◆ **PROBLEM REQUIREMENTS**
Carry on writing the mailing-list message about SQL::Statement bug handling, starting right after its last sentence.
Segment Start: EXCERPT PROVIDED
SQL::Statement unusable in major Linux distributions

Paul Beardsell paul at beardsell.com
Tue Nov 3 22:49:18 UTC 2009


H.Merijn Brand,

Thanks for running, against recent versions of SQL::Statement, the test code
I supplied.  You do not mention actual version numbers but I think you have
confirmed the bug exists too in 1.22, the latest release version.
Accordingly I have added 1.22 to the list of versions affected by this bug.
https://rt.cpan.org/Public/Bug/Display.html?id=50788

I think you are wrong about how bugs should be managed in Perl packages.  It
seems to me that the way you and Jens think it ought to work is not how it
works best for other Perl packages.

I assert:

* It is beneficial to the Perl community (developers and users) that bugs
are held centrally. I am sure this is also the position of the Perl
community. The discoverer of a bug cannot be responsible for contacting each
distro.  Distro maintainers cannot independently triage *all* bugs in all
the packages they include.  They need (we need!) "upstream", a central
repository.  rt.cpan.org has the facility to record bugs against older but
still current versions.  It should be used as I think Jesse Vincent also
intended, for the benefit of the wider community, as this central
repository.

* It is detrimental to the community of users and to the package itself to
only accept bugs against what the maintainer arbitrarily decides is the good
version.  Especially when others typically do not have that version.
Segment End: EXCERPT PROVIDED
Segment Start: EXTRACTED INFORMATION
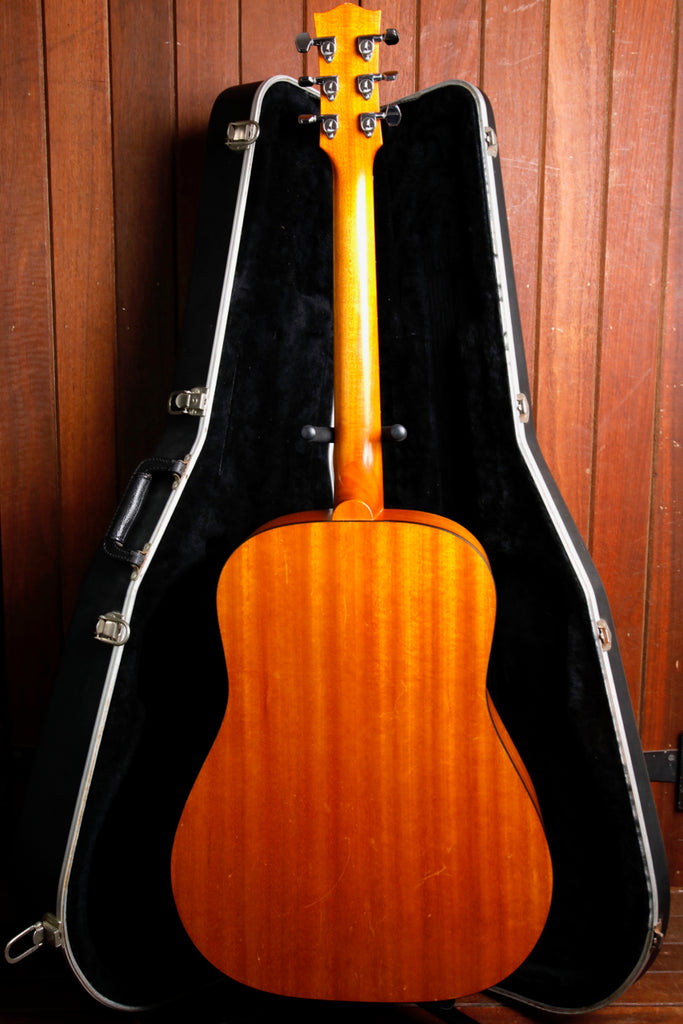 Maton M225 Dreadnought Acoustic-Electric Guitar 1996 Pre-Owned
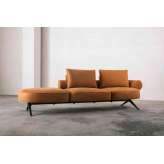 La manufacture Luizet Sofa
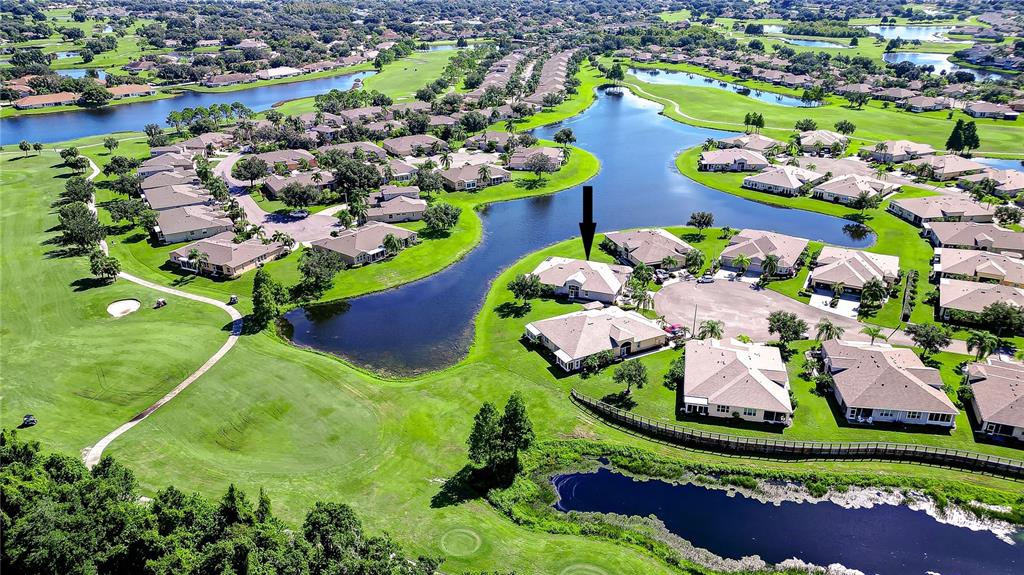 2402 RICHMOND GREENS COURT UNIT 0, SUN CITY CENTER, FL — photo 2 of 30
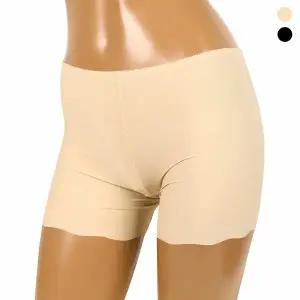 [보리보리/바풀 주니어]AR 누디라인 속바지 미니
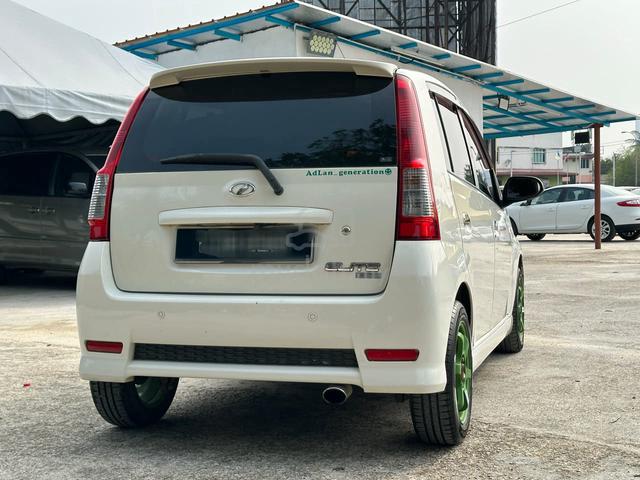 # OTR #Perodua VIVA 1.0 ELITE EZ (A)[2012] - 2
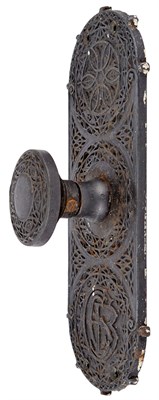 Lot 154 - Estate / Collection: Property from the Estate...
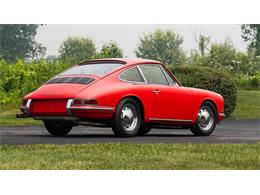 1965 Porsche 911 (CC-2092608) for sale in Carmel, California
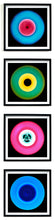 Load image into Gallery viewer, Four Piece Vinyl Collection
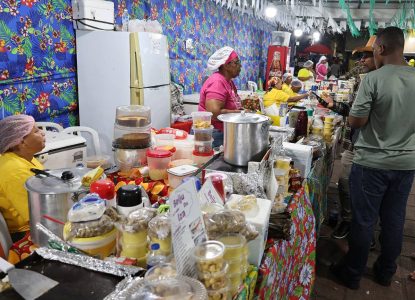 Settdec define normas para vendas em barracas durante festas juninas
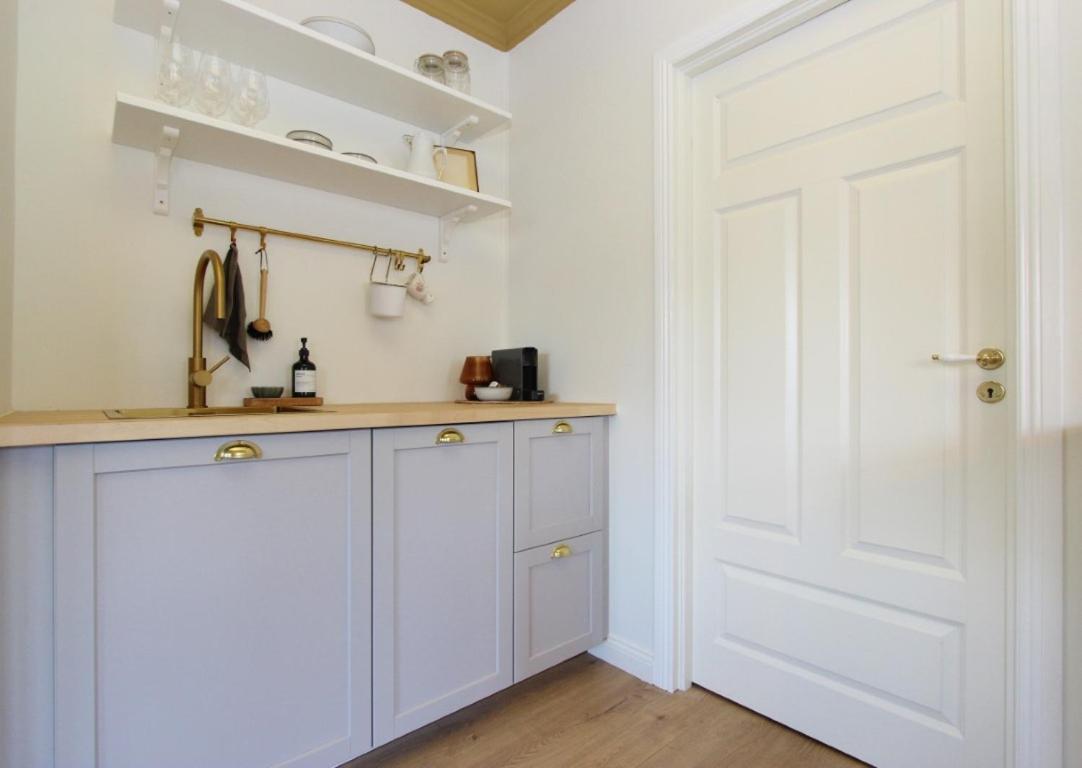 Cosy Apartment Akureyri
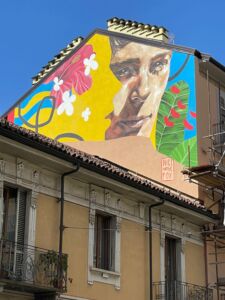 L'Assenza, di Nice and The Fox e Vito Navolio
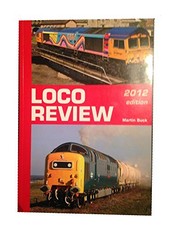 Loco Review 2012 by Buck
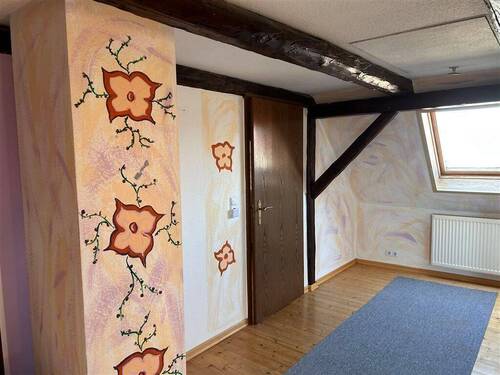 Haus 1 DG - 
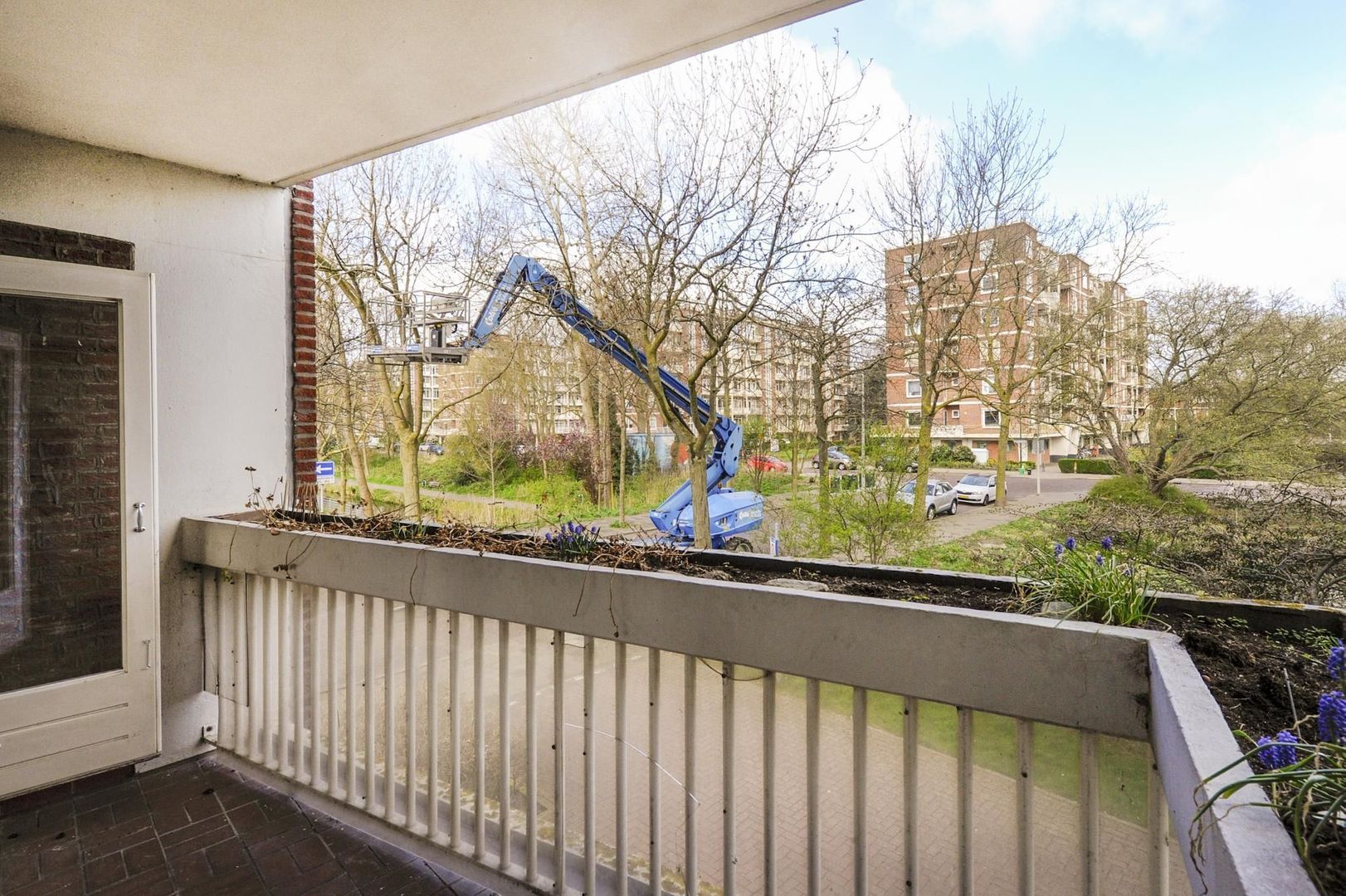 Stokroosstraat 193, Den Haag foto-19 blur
Segment End: EXTRACTED INFORMATION
◆ **EXPECTED OUTPUT**
Package maintainers need to accept that they at least share responsibility
for the overall health of the package as it is actually in use in the
community.  If a package maintainer knows a version, even an old version,
which is in widespread use is broken and prevents a central log of this
being kept then this is not good.

* The best package maintainers take the community of users along on the
journey to better software.  They care that users of former versions ought
to upgrade to more current versions, and they make it attractive for them to
do so.

* The worst package maintainers make it impossible to upgrade by
discontinuities in functionality or by introducing bugs in the new versions
of the code.  Essentially the maintainers fork the package, leaving the user
base effectively orphaned.  There is seemingly no vacancy - there is a
package maintainer - but nobody is maintaining the code actually in use, and
upgrade is impossible.

* Even if someone does nothing more than report a bug this is of benefit.
If one reports a bug and supplies test code that is even more useful.  If
the bug reporter does both those things and supplies a patch that is great!
But if all you do is report a bug, that should be welcomed by a package
maintainer.  Picking holes in the way it is reported, refusing to consider
that the bug might exist in the latest development version, making
unrealistic and non-specific demands on how a bug test script is packaged,
none of these is helpful.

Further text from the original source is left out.